┏━━

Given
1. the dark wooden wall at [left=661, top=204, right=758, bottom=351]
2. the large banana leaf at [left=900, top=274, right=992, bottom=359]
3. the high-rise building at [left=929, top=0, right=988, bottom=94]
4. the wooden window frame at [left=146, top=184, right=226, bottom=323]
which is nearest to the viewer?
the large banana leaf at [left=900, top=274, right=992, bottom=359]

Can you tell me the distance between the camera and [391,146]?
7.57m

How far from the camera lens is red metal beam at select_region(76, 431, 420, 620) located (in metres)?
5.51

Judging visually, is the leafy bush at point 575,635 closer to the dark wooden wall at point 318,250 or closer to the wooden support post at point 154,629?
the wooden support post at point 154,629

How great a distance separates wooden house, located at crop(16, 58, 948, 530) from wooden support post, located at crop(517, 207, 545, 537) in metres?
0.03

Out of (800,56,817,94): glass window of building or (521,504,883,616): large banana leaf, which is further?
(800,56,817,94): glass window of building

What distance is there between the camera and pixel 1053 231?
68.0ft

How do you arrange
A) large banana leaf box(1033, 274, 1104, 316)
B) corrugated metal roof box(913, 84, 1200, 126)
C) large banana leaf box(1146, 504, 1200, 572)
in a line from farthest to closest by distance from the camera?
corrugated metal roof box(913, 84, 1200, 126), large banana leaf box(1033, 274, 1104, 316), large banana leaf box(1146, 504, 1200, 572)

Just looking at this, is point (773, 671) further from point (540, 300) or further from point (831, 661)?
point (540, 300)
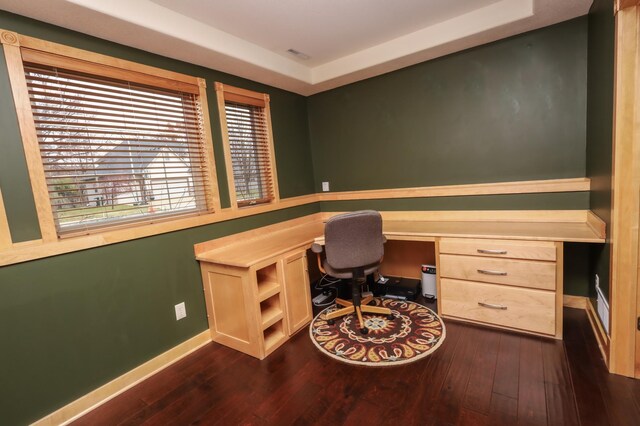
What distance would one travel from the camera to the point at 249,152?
10.0ft

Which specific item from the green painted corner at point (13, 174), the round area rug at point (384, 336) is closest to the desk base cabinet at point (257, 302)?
the round area rug at point (384, 336)

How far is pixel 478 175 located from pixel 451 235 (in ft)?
2.70

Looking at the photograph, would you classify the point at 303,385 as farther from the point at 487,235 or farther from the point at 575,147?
the point at 575,147

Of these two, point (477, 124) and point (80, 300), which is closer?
point (80, 300)

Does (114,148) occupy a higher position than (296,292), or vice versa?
(114,148)

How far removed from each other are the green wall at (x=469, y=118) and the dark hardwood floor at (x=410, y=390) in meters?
1.46

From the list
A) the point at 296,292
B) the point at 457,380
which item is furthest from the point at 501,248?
the point at 296,292

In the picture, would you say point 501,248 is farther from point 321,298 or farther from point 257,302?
point 257,302

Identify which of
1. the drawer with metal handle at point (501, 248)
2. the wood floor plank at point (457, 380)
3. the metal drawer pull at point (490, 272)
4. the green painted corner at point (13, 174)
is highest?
the green painted corner at point (13, 174)

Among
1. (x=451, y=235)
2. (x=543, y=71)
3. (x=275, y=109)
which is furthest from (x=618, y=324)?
(x=275, y=109)

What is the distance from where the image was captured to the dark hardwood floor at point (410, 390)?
5.14 ft

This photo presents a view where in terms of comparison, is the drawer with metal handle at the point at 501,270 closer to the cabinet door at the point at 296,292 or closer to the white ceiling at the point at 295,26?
the cabinet door at the point at 296,292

┗━━

-- 问题描述 --
请把以上列表中所有的"dark hardwood floor"替换成"dark oak floor"，其余文字一律不动，并完整重写整个列表。回答中请略去图片。

-- 练习解答 --
Given
1. the dark wooden wall at [left=661, top=204, right=758, bottom=351]
2. the large banana leaf at [left=900, top=274, right=992, bottom=359]
3. the high-rise building at [left=929, top=0, right=988, bottom=94]
4. the wooden window frame at [left=146, top=184, right=226, bottom=323]
which is nearest to the viewer?
the large banana leaf at [left=900, top=274, right=992, bottom=359]

Can you tell me the distance between the camera and [391,146]?
7.57m

How far from the camera lens is red metal beam at select_region(76, 431, 420, 620) located (in metres)?
5.51

Judging visually, is the leafy bush at point 575,635 closer to the dark wooden wall at point 318,250 or closer to the wooden support post at point 154,629?
the wooden support post at point 154,629

How great a distance separates wooden house, located at crop(16, 58, 948, 530) from wooden support post, located at crop(517, 207, 545, 537) in metres?
0.03

Out of (800,56,817,94): glass window of building or (521,504,883,616): large banana leaf, which is further?
(800,56,817,94): glass window of building

What distance is there between the camera and pixel 1053 231?
68.0ft

How do you arrange
A) large banana leaf box(1033, 274, 1104, 316)
B) corrugated metal roof box(913, 84, 1200, 126)
C) large banana leaf box(1146, 504, 1200, 572)
in a line from farthest to closest by distance from the camera?
corrugated metal roof box(913, 84, 1200, 126), large banana leaf box(1033, 274, 1104, 316), large banana leaf box(1146, 504, 1200, 572)

Just looking at this, is point (773, 671) further from point (540, 300) or further from point (831, 661)?
point (540, 300)
What distance would one travel from the camera to the point at 249,152?
10.0ft

Which specific item from the green painted corner at point (13, 174), the round area rug at point (384, 336) is closest to the desk base cabinet at point (257, 302)?
the round area rug at point (384, 336)

How far is pixel 478 175 located from pixel 451 235 (in ft)?
2.70

Looking at the photograph, would you classify the point at 303,385 as farther from the point at 487,235 or farther from the point at 575,147?
the point at 575,147

Of these two, point (477, 124) and point (80, 300), which is closer?
point (80, 300)

Does (114,148) occupy a higher position than (296,292), or vice versa?
(114,148)

How far removed from each other are the green wall at (x=469, y=118) and the dark oak floor at (x=410, y=390) in meters?
1.46

From the list
A) the point at 296,292
B) the point at 457,380
which item is furthest from the point at 501,248?
the point at 296,292

In the picture, would you say point 501,248 is farther from point 321,298 or farther from point 257,302?
point 257,302

Identify which of
1. the drawer with metal handle at point (501, 248)
2. the wood floor plank at point (457, 380)
3. the metal drawer pull at point (490, 272)
4. the green painted corner at point (13, 174)
is highest?
the green painted corner at point (13, 174)

Among
1. (x=451, y=235)
2. (x=543, y=71)
3. (x=275, y=109)
which is furthest from (x=618, y=324)?
(x=275, y=109)

What is the distance from where the image was captured to the dark oak floor at point (410, 390)?
5.14 ft

This photo presents a view where in terms of comparison, is the drawer with metal handle at the point at 501,270 closer to the cabinet door at the point at 296,292 or closer to the white ceiling at the point at 295,26?
the cabinet door at the point at 296,292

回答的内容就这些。